> [OPDRACHTEN]:
1. Zet de alinea uit het artikel over Roelf Folkersma die begint met "De uit een arbeidersgezin van elf kinderen" om in een beknopte lijst met de belangrijkste feiten.
2. Hoe oud was Folkersma volgens het artikel over Roelf Folkersma toen hij zijn rijbewijs haalde?

De 73-jarige, enkele jaren geleden koninklijk onderscheiden Roelf Folkersma uit Holwierde, geboren in Krewerd onder de rook van Delfzijl, is een veelzijdig man. Vraag een willekeurige voetbalvereniging wie hij is en het woord ‘scheidsrechter’ valt automatisch. Dat is ook niet zo verwonderlijk, want de man die vakantieland Turkije als zijn tweede vaderland ziet, heeft heel wat wedstrijden gefloten. Na een ernstige blessure zag hij een mogelijke carrière in het betaalde voetbal in rook op gaan. De coach van enkele tientallen fluitisten heeft echter beduidend meer noten op zang dan men zou vermoeden.

De uit een arbeidersgezin van elf kinderen stammende Holwierder doorliep de lagere school in het dorp Krewerd onder de rook van Delfzijl. De zoon van een boerenarbeider voltooide de technische school in Appingedam, was hospik in het leger en werkte in de kabelfabriek van Delfzijl en Alblasserdam. Na een poosje verhuisde hij terug van Appingedam, en inmiddels getrouwd, naar zijn geboorteplaats Krewerd. Via Delfzijl streek het gezin uiteindelijk neer in Holwierde en daar woont Folkersma nog altijd. Een gelukkig getrouwd man, vader van een zoon en een dochter en de opa van vier kleinkinderen waar hij en echtgenote Johanna meer dan ‘slim wies’ mee zijn.

Over hoe hij met het fluiten van voetbalwedstrijden in aanraking kwam zegt Folkersma: ‘Ik was begin twintig en keeper bij Holwierde. Er was een tekort aan scheidsrechters bij de afdeling Groningen. Zij stelden als plicht dat de vereniging naar rato van aantal leden een scheidsrechter moest leveren en onze voormalige voorzitter Norden, een man met aanzien, vond dat ik wel een goede kandidaat was. Hij had kennelijk ook wel door dat ik als keeper nooit een hoogvlieger zou worden.’

De scheidsrechter Roelf Folkersma ging ieder jaar een klasse omhoog. Hij begon in de afdeling en kwam uiteindelijk in de topamateurs terecht. ‘Ik had geen rijbewijs en mijn vrouw had niets met voetbal. Broer Klaas en oom Jelle waren op den duur mijn vaste chauffeur. Toen mijn zoon achttien jaar werd, wilde hij zijn rijbewijs halen. Toen heb ik die stap ook maar gezet. We haalden hem bijna gelijktijdig. Om maar even aan te geven, ik was toen 41 jaar.’

Hij herinnert zijn eerste wedstrijd nog goed. ‘Dat was een duel tussen het twaalfde elftal van GRC Groningen en een ploeg uit Hoogkerk. Het was in februari en vreselijk koud. Ik moest er met de bus heen en de wat oudere spelers hadden al snel door dat het mijn eerste wedstrijd was.’ Er kwam iemand van in de vijftig naar hem toe met de mededeling ‘wie trekn die d’r wel deur.’ Een welgemeende boodschap, want coaches? Daar hadden ze in die tijd nog ooit van gehoord. Je moest jezelf maar redden. De wedstrijd verliep overigens goed in de lichte sneeuw en GRC sloot het duel winnend af.

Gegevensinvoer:
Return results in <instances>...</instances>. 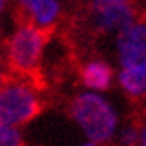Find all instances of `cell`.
<instances>
[{
    "label": "cell",
    "instance_id": "8fae6325",
    "mask_svg": "<svg viewBox=\"0 0 146 146\" xmlns=\"http://www.w3.org/2000/svg\"><path fill=\"white\" fill-rule=\"evenodd\" d=\"M35 2H36V0H17V4H19V6H21L23 10H27L29 6H33Z\"/></svg>",
    "mask_w": 146,
    "mask_h": 146
},
{
    "label": "cell",
    "instance_id": "9a60e30c",
    "mask_svg": "<svg viewBox=\"0 0 146 146\" xmlns=\"http://www.w3.org/2000/svg\"><path fill=\"white\" fill-rule=\"evenodd\" d=\"M83 146H94V142H87V144H83Z\"/></svg>",
    "mask_w": 146,
    "mask_h": 146
},
{
    "label": "cell",
    "instance_id": "4fadbf2b",
    "mask_svg": "<svg viewBox=\"0 0 146 146\" xmlns=\"http://www.w3.org/2000/svg\"><path fill=\"white\" fill-rule=\"evenodd\" d=\"M4 83H6V81H4V71H2V64H0V88L4 87Z\"/></svg>",
    "mask_w": 146,
    "mask_h": 146
},
{
    "label": "cell",
    "instance_id": "8992f818",
    "mask_svg": "<svg viewBox=\"0 0 146 146\" xmlns=\"http://www.w3.org/2000/svg\"><path fill=\"white\" fill-rule=\"evenodd\" d=\"M25 12L29 15V23H33L35 27H38L42 31H48L58 21L62 6H60L58 0H36Z\"/></svg>",
    "mask_w": 146,
    "mask_h": 146
},
{
    "label": "cell",
    "instance_id": "ba28073f",
    "mask_svg": "<svg viewBox=\"0 0 146 146\" xmlns=\"http://www.w3.org/2000/svg\"><path fill=\"white\" fill-rule=\"evenodd\" d=\"M119 85L125 88L127 94L144 96L146 94V69L121 67V71H119Z\"/></svg>",
    "mask_w": 146,
    "mask_h": 146
},
{
    "label": "cell",
    "instance_id": "7c38bea8",
    "mask_svg": "<svg viewBox=\"0 0 146 146\" xmlns=\"http://www.w3.org/2000/svg\"><path fill=\"white\" fill-rule=\"evenodd\" d=\"M140 146H146V127L140 131Z\"/></svg>",
    "mask_w": 146,
    "mask_h": 146
},
{
    "label": "cell",
    "instance_id": "3957f363",
    "mask_svg": "<svg viewBox=\"0 0 146 146\" xmlns=\"http://www.w3.org/2000/svg\"><path fill=\"white\" fill-rule=\"evenodd\" d=\"M48 35L33 23H23L8 40V64L19 75L35 73L42 62Z\"/></svg>",
    "mask_w": 146,
    "mask_h": 146
},
{
    "label": "cell",
    "instance_id": "30bf717a",
    "mask_svg": "<svg viewBox=\"0 0 146 146\" xmlns=\"http://www.w3.org/2000/svg\"><path fill=\"white\" fill-rule=\"evenodd\" d=\"M139 140H140V135L137 129H133V127L123 129V133H121V144L123 146H135Z\"/></svg>",
    "mask_w": 146,
    "mask_h": 146
},
{
    "label": "cell",
    "instance_id": "5bb4252c",
    "mask_svg": "<svg viewBox=\"0 0 146 146\" xmlns=\"http://www.w3.org/2000/svg\"><path fill=\"white\" fill-rule=\"evenodd\" d=\"M4 6H6V0H0V15H2V12H4Z\"/></svg>",
    "mask_w": 146,
    "mask_h": 146
},
{
    "label": "cell",
    "instance_id": "277c9868",
    "mask_svg": "<svg viewBox=\"0 0 146 146\" xmlns=\"http://www.w3.org/2000/svg\"><path fill=\"white\" fill-rule=\"evenodd\" d=\"M90 14L100 31H117V35L135 23L131 0H92Z\"/></svg>",
    "mask_w": 146,
    "mask_h": 146
},
{
    "label": "cell",
    "instance_id": "5b68a950",
    "mask_svg": "<svg viewBox=\"0 0 146 146\" xmlns=\"http://www.w3.org/2000/svg\"><path fill=\"white\" fill-rule=\"evenodd\" d=\"M115 44L121 67L146 69V23H133L121 31Z\"/></svg>",
    "mask_w": 146,
    "mask_h": 146
},
{
    "label": "cell",
    "instance_id": "7a4b0ae2",
    "mask_svg": "<svg viewBox=\"0 0 146 146\" xmlns=\"http://www.w3.org/2000/svg\"><path fill=\"white\" fill-rule=\"evenodd\" d=\"M42 110L36 88L25 79H10L0 88V121L19 127L35 119Z\"/></svg>",
    "mask_w": 146,
    "mask_h": 146
},
{
    "label": "cell",
    "instance_id": "52a82bcc",
    "mask_svg": "<svg viewBox=\"0 0 146 146\" xmlns=\"http://www.w3.org/2000/svg\"><path fill=\"white\" fill-rule=\"evenodd\" d=\"M111 77H113L111 67L106 62H100V60L88 62L81 69V81L90 90H106L111 85Z\"/></svg>",
    "mask_w": 146,
    "mask_h": 146
},
{
    "label": "cell",
    "instance_id": "6da1fadb",
    "mask_svg": "<svg viewBox=\"0 0 146 146\" xmlns=\"http://www.w3.org/2000/svg\"><path fill=\"white\" fill-rule=\"evenodd\" d=\"M73 121L92 142H106L117 129V113L98 92H81L69 106Z\"/></svg>",
    "mask_w": 146,
    "mask_h": 146
},
{
    "label": "cell",
    "instance_id": "9c48e42d",
    "mask_svg": "<svg viewBox=\"0 0 146 146\" xmlns=\"http://www.w3.org/2000/svg\"><path fill=\"white\" fill-rule=\"evenodd\" d=\"M0 146H23V137L19 127L0 121Z\"/></svg>",
    "mask_w": 146,
    "mask_h": 146
}]
</instances>
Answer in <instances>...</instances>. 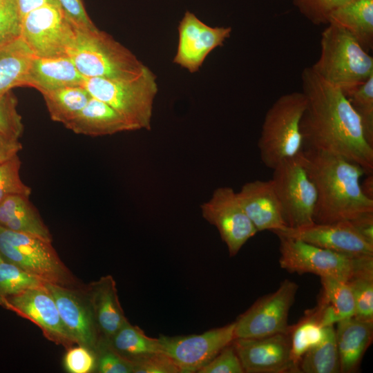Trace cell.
Wrapping results in <instances>:
<instances>
[{
	"mask_svg": "<svg viewBox=\"0 0 373 373\" xmlns=\"http://www.w3.org/2000/svg\"><path fill=\"white\" fill-rule=\"evenodd\" d=\"M306 107L300 120L307 149L343 157L373 171V146L367 140L361 120L338 88L321 78L312 68L301 73Z\"/></svg>",
	"mask_w": 373,
	"mask_h": 373,
	"instance_id": "6da1fadb",
	"label": "cell"
},
{
	"mask_svg": "<svg viewBox=\"0 0 373 373\" xmlns=\"http://www.w3.org/2000/svg\"><path fill=\"white\" fill-rule=\"evenodd\" d=\"M301 156L317 191L314 222L352 220L373 212V199L365 195L361 186V178L366 174L361 166L311 149L303 150Z\"/></svg>",
	"mask_w": 373,
	"mask_h": 373,
	"instance_id": "7a4b0ae2",
	"label": "cell"
},
{
	"mask_svg": "<svg viewBox=\"0 0 373 373\" xmlns=\"http://www.w3.org/2000/svg\"><path fill=\"white\" fill-rule=\"evenodd\" d=\"M65 55L85 77L133 79L147 68L131 50L97 28L74 26Z\"/></svg>",
	"mask_w": 373,
	"mask_h": 373,
	"instance_id": "3957f363",
	"label": "cell"
},
{
	"mask_svg": "<svg viewBox=\"0 0 373 373\" xmlns=\"http://www.w3.org/2000/svg\"><path fill=\"white\" fill-rule=\"evenodd\" d=\"M311 67L345 95L373 75V58L349 32L329 23L321 33L320 56Z\"/></svg>",
	"mask_w": 373,
	"mask_h": 373,
	"instance_id": "277c9868",
	"label": "cell"
},
{
	"mask_svg": "<svg viewBox=\"0 0 373 373\" xmlns=\"http://www.w3.org/2000/svg\"><path fill=\"white\" fill-rule=\"evenodd\" d=\"M305 107L303 93L294 91L280 96L267 110L258 142L265 166L273 169L281 161L303 151L300 124Z\"/></svg>",
	"mask_w": 373,
	"mask_h": 373,
	"instance_id": "5b68a950",
	"label": "cell"
},
{
	"mask_svg": "<svg viewBox=\"0 0 373 373\" xmlns=\"http://www.w3.org/2000/svg\"><path fill=\"white\" fill-rule=\"evenodd\" d=\"M156 75L149 68L133 79L85 77L82 86L90 95L108 104L135 130L151 129L153 104L158 91Z\"/></svg>",
	"mask_w": 373,
	"mask_h": 373,
	"instance_id": "8992f818",
	"label": "cell"
},
{
	"mask_svg": "<svg viewBox=\"0 0 373 373\" xmlns=\"http://www.w3.org/2000/svg\"><path fill=\"white\" fill-rule=\"evenodd\" d=\"M0 256L46 283L82 287L59 257L52 242L38 236L0 226Z\"/></svg>",
	"mask_w": 373,
	"mask_h": 373,
	"instance_id": "52a82bcc",
	"label": "cell"
},
{
	"mask_svg": "<svg viewBox=\"0 0 373 373\" xmlns=\"http://www.w3.org/2000/svg\"><path fill=\"white\" fill-rule=\"evenodd\" d=\"M278 237L280 265L291 273H311L347 282L358 271L373 264V256H350L300 239L284 236Z\"/></svg>",
	"mask_w": 373,
	"mask_h": 373,
	"instance_id": "ba28073f",
	"label": "cell"
},
{
	"mask_svg": "<svg viewBox=\"0 0 373 373\" xmlns=\"http://www.w3.org/2000/svg\"><path fill=\"white\" fill-rule=\"evenodd\" d=\"M301 152L281 161L273 169L271 179L289 228L303 227L314 222L317 191Z\"/></svg>",
	"mask_w": 373,
	"mask_h": 373,
	"instance_id": "9c48e42d",
	"label": "cell"
},
{
	"mask_svg": "<svg viewBox=\"0 0 373 373\" xmlns=\"http://www.w3.org/2000/svg\"><path fill=\"white\" fill-rule=\"evenodd\" d=\"M298 289L295 282L285 279L274 292L259 298L235 321L234 338L289 332V312Z\"/></svg>",
	"mask_w": 373,
	"mask_h": 373,
	"instance_id": "30bf717a",
	"label": "cell"
},
{
	"mask_svg": "<svg viewBox=\"0 0 373 373\" xmlns=\"http://www.w3.org/2000/svg\"><path fill=\"white\" fill-rule=\"evenodd\" d=\"M235 321L200 334L158 337L162 352L181 373L198 372L234 339Z\"/></svg>",
	"mask_w": 373,
	"mask_h": 373,
	"instance_id": "8fae6325",
	"label": "cell"
},
{
	"mask_svg": "<svg viewBox=\"0 0 373 373\" xmlns=\"http://www.w3.org/2000/svg\"><path fill=\"white\" fill-rule=\"evenodd\" d=\"M200 209L204 220L218 229L230 256H236L258 232L231 187L215 189L211 198L201 204Z\"/></svg>",
	"mask_w": 373,
	"mask_h": 373,
	"instance_id": "7c38bea8",
	"label": "cell"
},
{
	"mask_svg": "<svg viewBox=\"0 0 373 373\" xmlns=\"http://www.w3.org/2000/svg\"><path fill=\"white\" fill-rule=\"evenodd\" d=\"M74 26L58 4H48L31 11L21 19V37L35 56L65 55Z\"/></svg>",
	"mask_w": 373,
	"mask_h": 373,
	"instance_id": "4fadbf2b",
	"label": "cell"
},
{
	"mask_svg": "<svg viewBox=\"0 0 373 373\" xmlns=\"http://www.w3.org/2000/svg\"><path fill=\"white\" fill-rule=\"evenodd\" d=\"M0 305L35 323L49 341L67 349L75 344L45 285L3 298L0 300Z\"/></svg>",
	"mask_w": 373,
	"mask_h": 373,
	"instance_id": "5bb4252c",
	"label": "cell"
},
{
	"mask_svg": "<svg viewBox=\"0 0 373 373\" xmlns=\"http://www.w3.org/2000/svg\"><path fill=\"white\" fill-rule=\"evenodd\" d=\"M232 345L244 372H299L291 357L289 332L261 338H234Z\"/></svg>",
	"mask_w": 373,
	"mask_h": 373,
	"instance_id": "9a60e30c",
	"label": "cell"
},
{
	"mask_svg": "<svg viewBox=\"0 0 373 373\" xmlns=\"http://www.w3.org/2000/svg\"><path fill=\"white\" fill-rule=\"evenodd\" d=\"M178 48L173 62L193 73L212 50L230 37L231 27H211L186 11L179 23Z\"/></svg>",
	"mask_w": 373,
	"mask_h": 373,
	"instance_id": "2e32d148",
	"label": "cell"
},
{
	"mask_svg": "<svg viewBox=\"0 0 373 373\" xmlns=\"http://www.w3.org/2000/svg\"><path fill=\"white\" fill-rule=\"evenodd\" d=\"M277 236L300 239L323 249L350 256H373V243L366 240L351 221L316 223L299 227H286L273 231Z\"/></svg>",
	"mask_w": 373,
	"mask_h": 373,
	"instance_id": "e0dca14e",
	"label": "cell"
},
{
	"mask_svg": "<svg viewBox=\"0 0 373 373\" xmlns=\"http://www.w3.org/2000/svg\"><path fill=\"white\" fill-rule=\"evenodd\" d=\"M53 297L61 321L75 344L95 353L99 337L93 312L83 287H68L46 283Z\"/></svg>",
	"mask_w": 373,
	"mask_h": 373,
	"instance_id": "ac0fdd59",
	"label": "cell"
},
{
	"mask_svg": "<svg viewBox=\"0 0 373 373\" xmlns=\"http://www.w3.org/2000/svg\"><path fill=\"white\" fill-rule=\"evenodd\" d=\"M238 198L257 231L287 227L271 180H256L243 184Z\"/></svg>",
	"mask_w": 373,
	"mask_h": 373,
	"instance_id": "d6986e66",
	"label": "cell"
},
{
	"mask_svg": "<svg viewBox=\"0 0 373 373\" xmlns=\"http://www.w3.org/2000/svg\"><path fill=\"white\" fill-rule=\"evenodd\" d=\"M83 289L93 312L99 342L107 341L128 321L119 300L115 281L108 275Z\"/></svg>",
	"mask_w": 373,
	"mask_h": 373,
	"instance_id": "ffe728a7",
	"label": "cell"
},
{
	"mask_svg": "<svg viewBox=\"0 0 373 373\" xmlns=\"http://www.w3.org/2000/svg\"><path fill=\"white\" fill-rule=\"evenodd\" d=\"M84 77L66 55L32 57L24 86L33 87L41 93L67 86H82Z\"/></svg>",
	"mask_w": 373,
	"mask_h": 373,
	"instance_id": "44dd1931",
	"label": "cell"
},
{
	"mask_svg": "<svg viewBox=\"0 0 373 373\" xmlns=\"http://www.w3.org/2000/svg\"><path fill=\"white\" fill-rule=\"evenodd\" d=\"M64 125L77 134L89 136L110 135L135 131L117 111L93 97L75 117Z\"/></svg>",
	"mask_w": 373,
	"mask_h": 373,
	"instance_id": "7402d4cb",
	"label": "cell"
},
{
	"mask_svg": "<svg viewBox=\"0 0 373 373\" xmlns=\"http://www.w3.org/2000/svg\"><path fill=\"white\" fill-rule=\"evenodd\" d=\"M336 342L340 358L341 372H356L372 341L373 321H364L354 317L336 323Z\"/></svg>",
	"mask_w": 373,
	"mask_h": 373,
	"instance_id": "603a6c76",
	"label": "cell"
},
{
	"mask_svg": "<svg viewBox=\"0 0 373 373\" xmlns=\"http://www.w3.org/2000/svg\"><path fill=\"white\" fill-rule=\"evenodd\" d=\"M321 294L317 306L311 309L323 327L332 326L354 315V300L347 282L320 277Z\"/></svg>",
	"mask_w": 373,
	"mask_h": 373,
	"instance_id": "cb8c5ba5",
	"label": "cell"
},
{
	"mask_svg": "<svg viewBox=\"0 0 373 373\" xmlns=\"http://www.w3.org/2000/svg\"><path fill=\"white\" fill-rule=\"evenodd\" d=\"M28 195L13 194L0 203V226L52 242V236Z\"/></svg>",
	"mask_w": 373,
	"mask_h": 373,
	"instance_id": "d4e9b609",
	"label": "cell"
},
{
	"mask_svg": "<svg viewBox=\"0 0 373 373\" xmlns=\"http://www.w3.org/2000/svg\"><path fill=\"white\" fill-rule=\"evenodd\" d=\"M332 23L349 32L367 51L373 46V0H350L334 10Z\"/></svg>",
	"mask_w": 373,
	"mask_h": 373,
	"instance_id": "484cf974",
	"label": "cell"
},
{
	"mask_svg": "<svg viewBox=\"0 0 373 373\" xmlns=\"http://www.w3.org/2000/svg\"><path fill=\"white\" fill-rule=\"evenodd\" d=\"M34 54L21 37L0 45V96L23 86Z\"/></svg>",
	"mask_w": 373,
	"mask_h": 373,
	"instance_id": "4316f807",
	"label": "cell"
},
{
	"mask_svg": "<svg viewBox=\"0 0 373 373\" xmlns=\"http://www.w3.org/2000/svg\"><path fill=\"white\" fill-rule=\"evenodd\" d=\"M107 344L119 355L132 363L162 352L158 338H151L136 325L126 321Z\"/></svg>",
	"mask_w": 373,
	"mask_h": 373,
	"instance_id": "83f0119b",
	"label": "cell"
},
{
	"mask_svg": "<svg viewBox=\"0 0 373 373\" xmlns=\"http://www.w3.org/2000/svg\"><path fill=\"white\" fill-rule=\"evenodd\" d=\"M41 94L52 120L63 124L75 117L92 97L82 86L63 87Z\"/></svg>",
	"mask_w": 373,
	"mask_h": 373,
	"instance_id": "f1b7e54d",
	"label": "cell"
},
{
	"mask_svg": "<svg viewBox=\"0 0 373 373\" xmlns=\"http://www.w3.org/2000/svg\"><path fill=\"white\" fill-rule=\"evenodd\" d=\"M298 370L304 373L341 372L334 325L325 327L323 341L303 356L298 363Z\"/></svg>",
	"mask_w": 373,
	"mask_h": 373,
	"instance_id": "f546056e",
	"label": "cell"
},
{
	"mask_svg": "<svg viewBox=\"0 0 373 373\" xmlns=\"http://www.w3.org/2000/svg\"><path fill=\"white\" fill-rule=\"evenodd\" d=\"M325 333V327L321 325L311 310L296 325L290 326L291 357L298 367L303 356L323 341Z\"/></svg>",
	"mask_w": 373,
	"mask_h": 373,
	"instance_id": "4dcf8cb0",
	"label": "cell"
},
{
	"mask_svg": "<svg viewBox=\"0 0 373 373\" xmlns=\"http://www.w3.org/2000/svg\"><path fill=\"white\" fill-rule=\"evenodd\" d=\"M354 300L353 317L373 321V265L358 271L348 281Z\"/></svg>",
	"mask_w": 373,
	"mask_h": 373,
	"instance_id": "1f68e13d",
	"label": "cell"
},
{
	"mask_svg": "<svg viewBox=\"0 0 373 373\" xmlns=\"http://www.w3.org/2000/svg\"><path fill=\"white\" fill-rule=\"evenodd\" d=\"M45 283L12 263L0 262V300L44 286Z\"/></svg>",
	"mask_w": 373,
	"mask_h": 373,
	"instance_id": "d6a6232c",
	"label": "cell"
},
{
	"mask_svg": "<svg viewBox=\"0 0 373 373\" xmlns=\"http://www.w3.org/2000/svg\"><path fill=\"white\" fill-rule=\"evenodd\" d=\"M345 95L361 118L367 140L373 146V75Z\"/></svg>",
	"mask_w": 373,
	"mask_h": 373,
	"instance_id": "836d02e7",
	"label": "cell"
},
{
	"mask_svg": "<svg viewBox=\"0 0 373 373\" xmlns=\"http://www.w3.org/2000/svg\"><path fill=\"white\" fill-rule=\"evenodd\" d=\"M21 165L18 155L0 164V203L10 195H30L31 188L20 177Z\"/></svg>",
	"mask_w": 373,
	"mask_h": 373,
	"instance_id": "e575fe53",
	"label": "cell"
},
{
	"mask_svg": "<svg viewBox=\"0 0 373 373\" xmlns=\"http://www.w3.org/2000/svg\"><path fill=\"white\" fill-rule=\"evenodd\" d=\"M17 106V99L11 90L0 96V132L19 140L23 132V124Z\"/></svg>",
	"mask_w": 373,
	"mask_h": 373,
	"instance_id": "d590c367",
	"label": "cell"
},
{
	"mask_svg": "<svg viewBox=\"0 0 373 373\" xmlns=\"http://www.w3.org/2000/svg\"><path fill=\"white\" fill-rule=\"evenodd\" d=\"M350 0H293L300 13L313 24L328 23L330 14Z\"/></svg>",
	"mask_w": 373,
	"mask_h": 373,
	"instance_id": "8d00e7d4",
	"label": "cell"
},
{
	"mask_svg": "<svg viewBox=\"0 0 373 373\" xmlns=\"http://www.w3.org/2000/svg\"><path fill=\"white\" fill-rule=\"evenodd\" d=\"M21 26L17 0H0V45L19 37Z\"/></svg>",
	"mask_w": 373,
	"mask_h": 373,
	"instance_id": "74e56055",
	"label": "cell"
},
{
	"mask_svg": "<svg viewBox=\"0 0 373 373\" xmlns=\"http://www.w3.org/2000/svg\"><path fill=\"white\" fill-rule=\"evenodd\" d=\"M95 355V372L133 373V363L119 355L105 341L99 343Z\"/></svg>",
	"mask_w": 373,
	"mask_h": 373,
	"instance_id": "f35d334b",
	"label": "cell"
},
{
	"mask_svg": "<svg viewBox=\"0 0 373 373\" xmlns=\"http://www.w3.org/2000/svg\"><path fill=\"white\" fill-rule=\"evenodd\" d=\"M64 367L70 373H90L96 367L95 353L89 348L77 345L67 349L64 357Z\"/></svg>",
	"mask_w": 373,
	"mask_h": 373,
	"instance_id": "ab89813d",
	"label": "cell"
},
{
	"mask_svg": "<svg viewBox=\"0 0 373 373\" xmlns=\"http://www.w3.org/2000/svg\"><path fill=\"white\" fill-rule=\"evenodd\" d=\"M198 373H245L232 343L223 348Z\"/></svg>",
	"mask_w": 373,
	"mask_h": 373,
	"instance_id": "60d3db41",
	"label": "cell"
},
{
	"mask_svg": "<svg viewBox=\"0 0 373 373\" xmlns=\"http://www.w3.org/2000/svg\"><path fill=\"white\" fill-rule=\"evenodd\" d=\"M133 373H181L173 361L162 352L133 363Z\"/></svg>",
	"mask_w": 373,
	"mask_h": 373,
	"instance_id": "b9f144b4",
	"label": "cell"
},
{
	"mask_svg": "<svg viewBox=\"0 0 373 373\" xmlns=\"http://www.w3.org/2000/svg\"><path fill=\"white\" fill-rule=\"evenodd\" d=\"M66 18L71 24L79 29H94L97 28L88 15L83 0H57Z\"/></svg>",
	"mask_w": 373,
	"mask_h": 373,
	"instance_id": "7bdbcfd3",
	"label": "cell"
},
{
	"mask_svg": "<svg viewBox=\"0 0 373 373\" xmlns=\"http://www.w3.org/2000/svg\"><path fill=\"white\" fill-rule=\"evenodd\" d=\"M21 149L22 144L19 140L8 137L0 132V164L18 155Z\"/></svg>",
	"mask_w": 373,
	"mask_h": 373,
	"instance_id": "ee69618b",
	"label": "cell"
},
{
	"mask_svg": "<svg viewBox=\"0 0 373 373\" xmlns=\"http://www.w3.org/2000/svg\"><path fill=\"white\" fill-rule=\"evenodd\" d=\"M350 221L366 240L373 243V212L362 214Z\"/></svg>",
	"mask_w": 373,
	"mask_h": 373,
	"instance_id": "f6af8a7d",
	"label": "cell"
},
{
	"mask_svg": "<svg viewBox=\"0 0 373 373\" xmlns=\"http://www.w3.org/2000/svg\"><path fill=\"white\" fill-rule=\"evenodd\" d=\"M17 2L21 19L31 11L44 6L58 4L57 0H17Z\"/></svg>",
	"mask_w": 373,
	"mask_h": 373,
	"instance_id": "bcb514c9",
	"label": "cell"
},
{
	"mask_svg": "<svg viewBox=\"0 0 373 373\" xmlns=\"http://www.w3.org/2000/svg\"><path fill=\"white\" fill-rule=\"evenodd\" d=\"M363 192L368 198L373 199V176L372 173L367 174L364 182L361 184Z\"/></svg>",
	"mask_w": 373,
	"mask_h": 373,
	"instance_id": "7dc6e473",
	"label": "cell"
},
{
	"mask_svg": "<svg viewBox=\"0 0 373 373\" xmlns=\"http://www.w3.org/2000/svg\"><path fill=\"white\" fill-rule=\"evenodd\" d=\"M2 260H3L2 259V258L0 256V262H1Z\"/></svg>",
	"mask_w": 373,
	"mask_h": 373,
	"instance_id": "c3c4849f",
	"label": "cell"
}]
</instances>
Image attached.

> [ANTWOORDEN PER OPDRACHT]:
1.
- Komt uit een arbeidersgezin van elf kinderen en is de zoon van een boerenarbeider.
- Ging naar de lagere school in Krewerd en voltooide de technische school in Appingedam.
- Was hospik in het leger en werkte in de kabelfabriek van Delfzijl en Alblasserdam.
- Verhuisde, inmiddels getrouwd, van Appingedam terug naar zijn geboorteplaats Krewerd.
- Kwam via Delfzijl in Holwierde terecht, waar hij nog altijd woont.
- Is getrouwd met Johanna, vader van een zoon en een dochter en opa van vier kleinkinderen.

2. 41 jaar.